In Lebanon, Palestine refugees lack many basic rights and are excluded from state services, leaving them dependent on UNRWA for their most basic health, education and relief needs.

“That every individual enjoy his rights, and work to obtain these rights, because this is the way to a decent life. Foremost is the right to education, remoteness from violence, and tolerance. This month, we commemorated the International Day to Combat Violence against Women at my school. I am against such violence, even if it comes from those close to us.”
— Inas Mahmoud, 15, lives in Ein el Hillweh camp. Her family is originally from al-Sumayriyya in Acre and she dreams of becoming a successful businesswoman.

“I don’t feel secure, and I can’t enjoy a happy life because I don’t live in my country Palestine. Lebanon is not my country; I am a refugee here. I learned early on that I cannot consider everything I seek as my human right.”
— Ahmad, 13, Beddawi camp. His family is originally from Damun in Acre.

West Bank

Palestine refugees in West Bank camps live in extremely crowded conditions, and are unable to access many of their rights because of closures imposed by Israeli authorities.

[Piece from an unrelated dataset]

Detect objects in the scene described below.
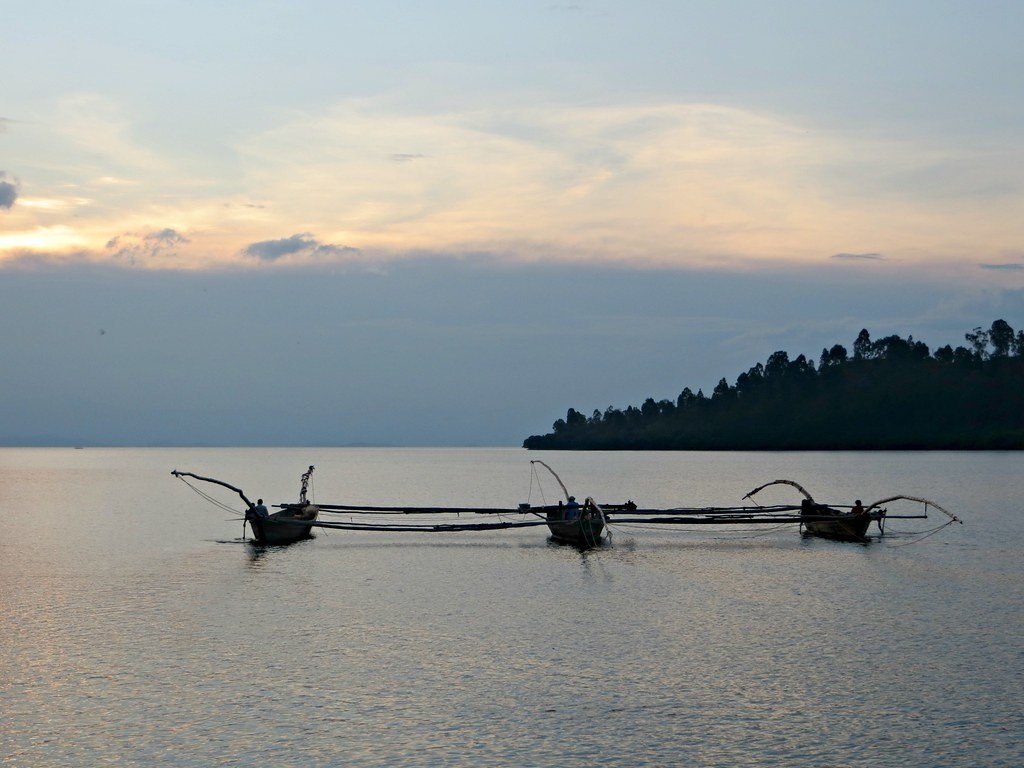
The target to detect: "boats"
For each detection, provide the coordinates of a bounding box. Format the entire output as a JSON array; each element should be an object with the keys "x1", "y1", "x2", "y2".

“This day means a lot to me, the UN stresses on human rights, and the human being feels his values and dignity. I have access to education but I lack a healthy and safe environment where I can live with my family. I also lack the freedom of movement and to participate in building the state. I wish that my rights be bestowed upon me.”
— Fatima Abdel Kareem, 15

“This day is celebrated by the UN to emphasize human rights. I go to school and I have access to the health clinics, but I lack many other rights such as my right to protection, and to movement with no barrier or restrictions inside my own country.”